Wisła Kraków i Cracovia są jednymi z pięciu najskuteczniejszych zespołów ligi. Obie krakowskie drużyny zdobywają jednak stosunkowo niewiele bramek po stałych fragmentach gry.

Facebook?  | A może Twitter? 

Piłkarze Cracovii strzelili już w tym sezonie 56 goli. Pod tym względem - o jedno trafienie - ustępują jedynie Legii Warszawa. Mimo dopiero jedenastego miejsca w tabeli piątą najskuteczniejszą ofensywą może pochwalić się Wisła, której piłkarze już 41 razy pokonali bramkarza rywali.

Zdecydowana większość bramek obu zespołów pada po akcjach "z gry". Gorzej wygląda skuteczność po stałych fragmentach. W całej lidze w ten sposób pada 30 procent goli. W dorobku Wisły i Cracovii bramki po zagraniach ze stojącej piłki lub wrzutach z autu stanowią tylko niespełna 22 procent. Gole po stałych fragmentach gry mniej znaczą jedynie w bilansie bramkowym Podbeskidzia Bielsko-Biała, Lecha Poznań i Legii Warszawa.

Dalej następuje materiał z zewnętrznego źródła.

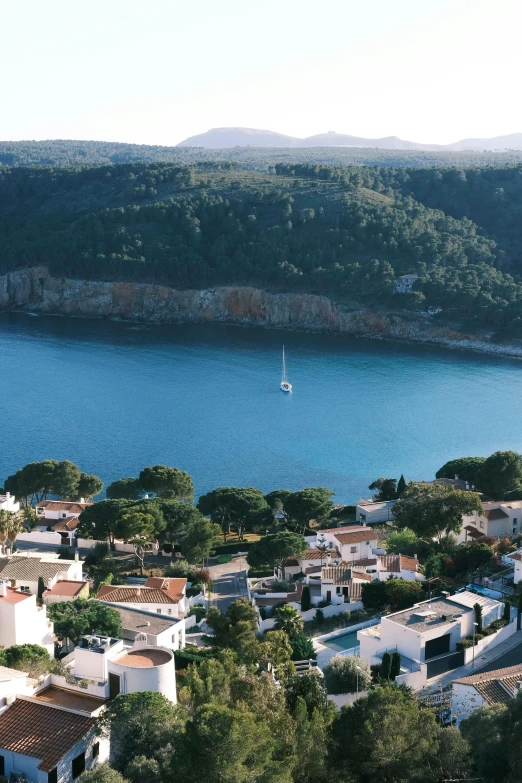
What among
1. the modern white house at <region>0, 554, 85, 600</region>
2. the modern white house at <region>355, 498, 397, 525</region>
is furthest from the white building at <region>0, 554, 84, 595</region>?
the modern white house at <region>355, 498, 397, 525</region>

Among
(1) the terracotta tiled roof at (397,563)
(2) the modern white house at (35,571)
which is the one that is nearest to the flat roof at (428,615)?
(1) the terracotta tiled roof at (397,563)

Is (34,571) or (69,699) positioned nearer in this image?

Piłkarze Wisły Kraków wykorzystali stałe fragmenty gry dziewięć razy. Trzy bramki zdobyli po rzutach rożnych i karnych. Dwa razy skutecznie rozegrali rzut wolny. Raz faul przeciwnika wykorzystał Denis Popović, który posłał piłkę do siatki bezpośrednio z rzutu wolnego - w wygranym 6:0 wyjazdowym spotkaniu z Podbeskidziem Bielsko-Biała.

Rzuty wolne szwankują w Cracovii - ani jeden w tym sezonie nie zakończył się bramką. Co innego rzuty rożne. Po nich podopieczni Jacka Zielińskiego strzelili aż 10 goli i pod tym względem są najlepszym zespołem ekstraklasy. Wykorzystali też dwa rzuty karne.

Statystyki na podstawie ekstrastats.pl.